This looks like a consistency problem; s3 listing always lags the creation/deletion/update of contents.
the committer has listed paths to merge in, then gone through each one to see their type: if not a file, lists the subdirectory, and, interestingly gets an exception at this point. Maybe the first listing found an object which is no longer there by the time the second listing went through, that is, the exception isn't a delay-on-create, its a delay-on-delete.

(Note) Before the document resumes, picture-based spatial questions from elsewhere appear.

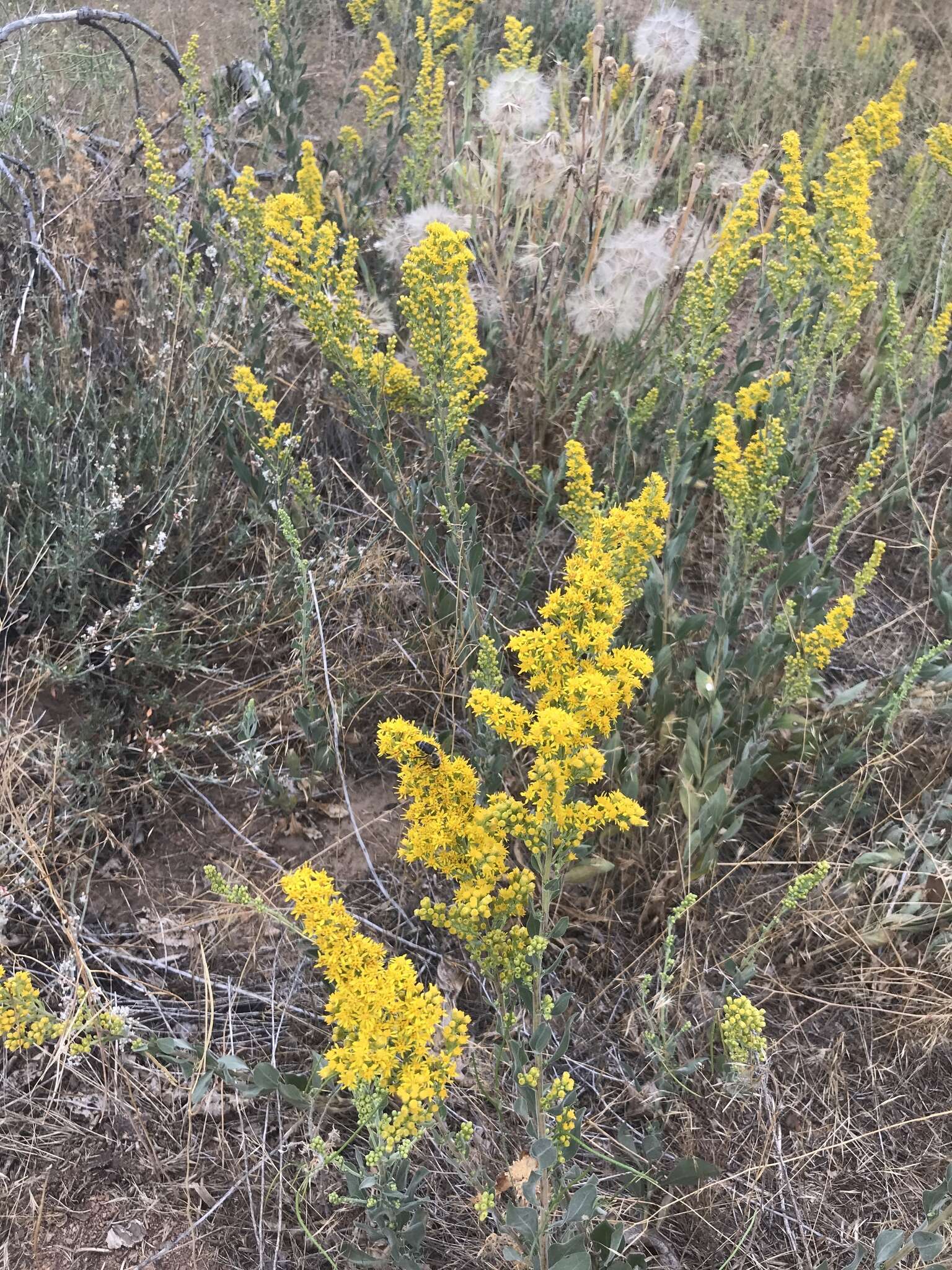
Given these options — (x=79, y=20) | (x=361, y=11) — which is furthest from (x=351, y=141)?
(x=361, y=11)

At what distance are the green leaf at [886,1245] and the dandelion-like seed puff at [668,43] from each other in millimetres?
4410

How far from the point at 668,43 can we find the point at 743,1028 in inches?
172

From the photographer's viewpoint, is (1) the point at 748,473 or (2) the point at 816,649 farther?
(1) the point at 748,473

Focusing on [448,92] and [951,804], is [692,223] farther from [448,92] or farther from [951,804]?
[951,804]

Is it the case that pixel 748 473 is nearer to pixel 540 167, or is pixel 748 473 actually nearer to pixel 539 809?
pixel 539 809

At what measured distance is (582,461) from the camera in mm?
2188

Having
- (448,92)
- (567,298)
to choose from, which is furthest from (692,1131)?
(448,92)

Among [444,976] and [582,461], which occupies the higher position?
[582,461]

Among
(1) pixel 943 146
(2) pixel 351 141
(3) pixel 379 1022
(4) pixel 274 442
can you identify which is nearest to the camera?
(3) pixel 379 1022

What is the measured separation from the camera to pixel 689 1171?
169 centimetres


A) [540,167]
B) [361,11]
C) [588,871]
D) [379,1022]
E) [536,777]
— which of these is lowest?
[588,871]

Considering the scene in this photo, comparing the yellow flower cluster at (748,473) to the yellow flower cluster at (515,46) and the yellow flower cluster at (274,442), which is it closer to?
the yellow flower cluster at (274,442)

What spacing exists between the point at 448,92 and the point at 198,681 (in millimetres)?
3108

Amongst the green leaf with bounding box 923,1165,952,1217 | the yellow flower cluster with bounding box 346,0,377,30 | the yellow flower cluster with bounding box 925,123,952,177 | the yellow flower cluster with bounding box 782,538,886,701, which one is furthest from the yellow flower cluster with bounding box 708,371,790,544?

create listing delays could be handled in the committer by having a retry on an FNFE; it'd slighly increase the time before a failure, but as that's a failure path, not too serious; delete delays could be addressed the opposite: ignore the problem, on the basis that if the listing failed, there's no file to rename. That's more worrying as it's a sign of a problem which could have implications further up the commit process: things are changing in the listing of files being renamed.
HADOOP-13345 is going to address list inconsistency; I'm doing a committer there which I could also try to make more robust even when not using a dynamo-DB backed bucket. Question is: what is the good retry policy here, especially given once an inconsistency has surfaced, a large amount of the merge may already have taken place. Backing up and retrying may be differently dangerous.
One thing I would recommend trying is: commit to HDFS, then copy. Do that and you can turn speculation on in your executors, get the local Virtual HDD perf and networking, as well as a consistent view. copy to s3a after all that you want done is complete.